Complex Concepts Simplified
- Presumed father: By law, a husband is presumed to be the father of a child born during the marriage. This presumption provides initial legal parentage unless rebutted.
- Adjudicated parentage: A court process that determines the child’s legal parents. This can solidify, rebut, or reassign legal parentage based on statutory criteria and evidence.
- Two-year limitations period (§ 8-607(a)): Generally, actions to adjudicate parentage when a presumed father exists must be filed within two years of birth, encouraging early resolution and stability.
- The § 8-607(b)(1) exception (“at any time”): This is a carve-out from the two-year limit. If (a) the presumed father and mother did not cohabit or have sexual intercourse during the probable conception period, and (b) the presumed father never publicly claimed the child as his own, then a parentage action may be brought at any time.
- “Openly held out”: Requires public-facing conduct by the presumed father representing the child to be his child. It is not satisfied by private caregiving, ambiguous remarks, or forms completed by others. The touchstone is public representation, “exposed to general view or knowledge.”

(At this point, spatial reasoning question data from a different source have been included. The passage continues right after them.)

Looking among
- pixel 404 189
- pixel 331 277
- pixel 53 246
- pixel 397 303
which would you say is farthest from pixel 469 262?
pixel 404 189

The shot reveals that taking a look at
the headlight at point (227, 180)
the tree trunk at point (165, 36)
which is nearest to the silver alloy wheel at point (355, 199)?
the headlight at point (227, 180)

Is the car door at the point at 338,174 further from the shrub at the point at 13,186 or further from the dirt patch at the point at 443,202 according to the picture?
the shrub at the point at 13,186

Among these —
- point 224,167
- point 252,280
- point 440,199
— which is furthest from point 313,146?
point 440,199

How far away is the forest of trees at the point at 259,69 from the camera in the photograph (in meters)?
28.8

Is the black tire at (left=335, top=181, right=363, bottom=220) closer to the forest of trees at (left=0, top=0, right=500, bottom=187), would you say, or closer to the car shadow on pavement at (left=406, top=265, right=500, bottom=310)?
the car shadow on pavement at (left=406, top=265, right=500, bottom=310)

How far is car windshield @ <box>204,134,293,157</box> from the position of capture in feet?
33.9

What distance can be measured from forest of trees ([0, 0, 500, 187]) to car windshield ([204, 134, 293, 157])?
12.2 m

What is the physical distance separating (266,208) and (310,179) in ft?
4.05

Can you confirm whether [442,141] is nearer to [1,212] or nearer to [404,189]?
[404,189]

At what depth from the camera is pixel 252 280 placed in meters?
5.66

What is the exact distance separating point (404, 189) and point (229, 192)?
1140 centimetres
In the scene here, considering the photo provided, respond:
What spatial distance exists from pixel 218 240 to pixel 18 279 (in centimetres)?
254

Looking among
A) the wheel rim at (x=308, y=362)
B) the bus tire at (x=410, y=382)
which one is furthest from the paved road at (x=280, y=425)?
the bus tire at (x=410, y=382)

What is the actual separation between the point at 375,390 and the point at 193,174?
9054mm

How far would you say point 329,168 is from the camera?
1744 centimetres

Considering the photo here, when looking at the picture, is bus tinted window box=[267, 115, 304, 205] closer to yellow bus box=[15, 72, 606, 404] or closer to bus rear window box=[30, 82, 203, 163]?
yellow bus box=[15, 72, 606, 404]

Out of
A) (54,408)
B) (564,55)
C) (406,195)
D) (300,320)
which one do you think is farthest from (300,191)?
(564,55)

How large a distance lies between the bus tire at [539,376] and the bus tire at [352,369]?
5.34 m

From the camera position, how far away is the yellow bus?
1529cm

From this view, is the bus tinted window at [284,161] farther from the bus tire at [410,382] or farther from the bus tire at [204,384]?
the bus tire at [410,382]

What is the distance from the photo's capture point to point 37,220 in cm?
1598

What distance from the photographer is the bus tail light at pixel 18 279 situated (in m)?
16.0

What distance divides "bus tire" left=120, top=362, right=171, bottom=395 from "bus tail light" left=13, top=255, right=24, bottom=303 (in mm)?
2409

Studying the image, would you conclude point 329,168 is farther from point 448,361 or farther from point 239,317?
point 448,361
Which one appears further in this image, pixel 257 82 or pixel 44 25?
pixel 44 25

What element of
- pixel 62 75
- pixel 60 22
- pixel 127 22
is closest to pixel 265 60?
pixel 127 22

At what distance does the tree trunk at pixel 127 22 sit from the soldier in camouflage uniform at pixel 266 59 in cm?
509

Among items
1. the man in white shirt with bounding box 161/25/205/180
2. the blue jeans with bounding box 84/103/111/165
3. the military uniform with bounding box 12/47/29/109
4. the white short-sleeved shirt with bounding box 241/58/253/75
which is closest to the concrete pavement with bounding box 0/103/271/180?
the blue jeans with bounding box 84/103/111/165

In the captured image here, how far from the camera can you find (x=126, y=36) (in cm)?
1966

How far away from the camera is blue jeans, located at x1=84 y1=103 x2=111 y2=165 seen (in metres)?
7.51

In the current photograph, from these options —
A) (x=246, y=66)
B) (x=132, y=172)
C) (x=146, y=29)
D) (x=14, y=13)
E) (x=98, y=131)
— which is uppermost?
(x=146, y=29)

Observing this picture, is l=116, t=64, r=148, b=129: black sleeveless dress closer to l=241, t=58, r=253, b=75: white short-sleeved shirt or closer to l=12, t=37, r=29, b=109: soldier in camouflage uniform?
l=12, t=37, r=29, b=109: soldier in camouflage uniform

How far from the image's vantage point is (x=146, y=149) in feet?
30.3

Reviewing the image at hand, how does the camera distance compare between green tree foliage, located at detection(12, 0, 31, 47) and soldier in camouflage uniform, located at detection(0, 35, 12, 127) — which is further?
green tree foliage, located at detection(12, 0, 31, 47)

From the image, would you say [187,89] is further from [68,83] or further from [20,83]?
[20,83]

- Standards of review: Legal interpretations are reviewed de novo. If the trial court correctly states the law, the appellate court defers absent abuse of discretion. Factual findings stand if supported by the record and not clearly erroneous.
Conclusion
The Delaware Supreme Court’s decision in Kelly Oscar and Jack Oscar v. Larry Lafferty establishes a clear interpretive rule for § 8-607(b)(1)(b): “never” means “at no time,” and “openly” means publicly. Courts must evaluate whether the presumed father ever publicly represented the child as his own—not just within the first two years after birth. Applying these principles, the Court affirmed that Lafferty could adjudicate parentage “at any time” because the record supported the finding that Oscar never openly held out Audrey as his child and did not cohabit or have sexual intercourse with Mother during the probable time of conception.

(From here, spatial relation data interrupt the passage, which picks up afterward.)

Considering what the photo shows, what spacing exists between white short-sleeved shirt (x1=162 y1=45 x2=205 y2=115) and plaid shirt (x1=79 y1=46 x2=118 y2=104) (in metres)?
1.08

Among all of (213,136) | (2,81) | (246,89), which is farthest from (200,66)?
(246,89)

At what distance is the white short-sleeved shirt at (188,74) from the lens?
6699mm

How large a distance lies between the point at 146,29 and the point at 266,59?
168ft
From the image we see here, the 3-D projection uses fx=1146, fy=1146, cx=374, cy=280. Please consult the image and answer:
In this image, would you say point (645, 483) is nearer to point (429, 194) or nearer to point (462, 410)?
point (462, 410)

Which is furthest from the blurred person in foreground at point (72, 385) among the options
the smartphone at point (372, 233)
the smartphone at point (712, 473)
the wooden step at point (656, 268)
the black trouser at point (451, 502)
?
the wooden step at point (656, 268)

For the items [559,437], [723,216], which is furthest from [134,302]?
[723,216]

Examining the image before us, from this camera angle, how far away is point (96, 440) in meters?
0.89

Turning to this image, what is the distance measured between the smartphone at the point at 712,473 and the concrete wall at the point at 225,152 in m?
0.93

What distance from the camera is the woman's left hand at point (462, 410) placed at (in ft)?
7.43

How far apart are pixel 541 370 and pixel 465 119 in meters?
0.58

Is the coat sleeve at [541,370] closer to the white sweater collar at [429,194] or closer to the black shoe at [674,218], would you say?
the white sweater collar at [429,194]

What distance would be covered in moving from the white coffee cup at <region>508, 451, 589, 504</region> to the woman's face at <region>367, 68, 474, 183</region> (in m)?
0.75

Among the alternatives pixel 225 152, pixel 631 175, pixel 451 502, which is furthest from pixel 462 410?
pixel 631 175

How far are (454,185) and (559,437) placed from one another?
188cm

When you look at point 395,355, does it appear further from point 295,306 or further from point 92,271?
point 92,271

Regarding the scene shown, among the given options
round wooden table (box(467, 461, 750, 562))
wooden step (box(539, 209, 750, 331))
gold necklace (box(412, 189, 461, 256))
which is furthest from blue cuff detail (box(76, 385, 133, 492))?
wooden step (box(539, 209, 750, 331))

This opinion fills a gap in Delaware parentage law by defining the content and scope of “openly held out” and harmonizing the two-year limitations period with its statutory exception. Going forward, litigants and courts have clearer guidance: the exception turns on the presumed father’s own public conduct, evaluated across the child’s life, and not on private caregiving or unilateral administrative acts by others. The ruling will shape both litigation strategies and real-world family decisions about public acknowledgment of parentage in Delaware.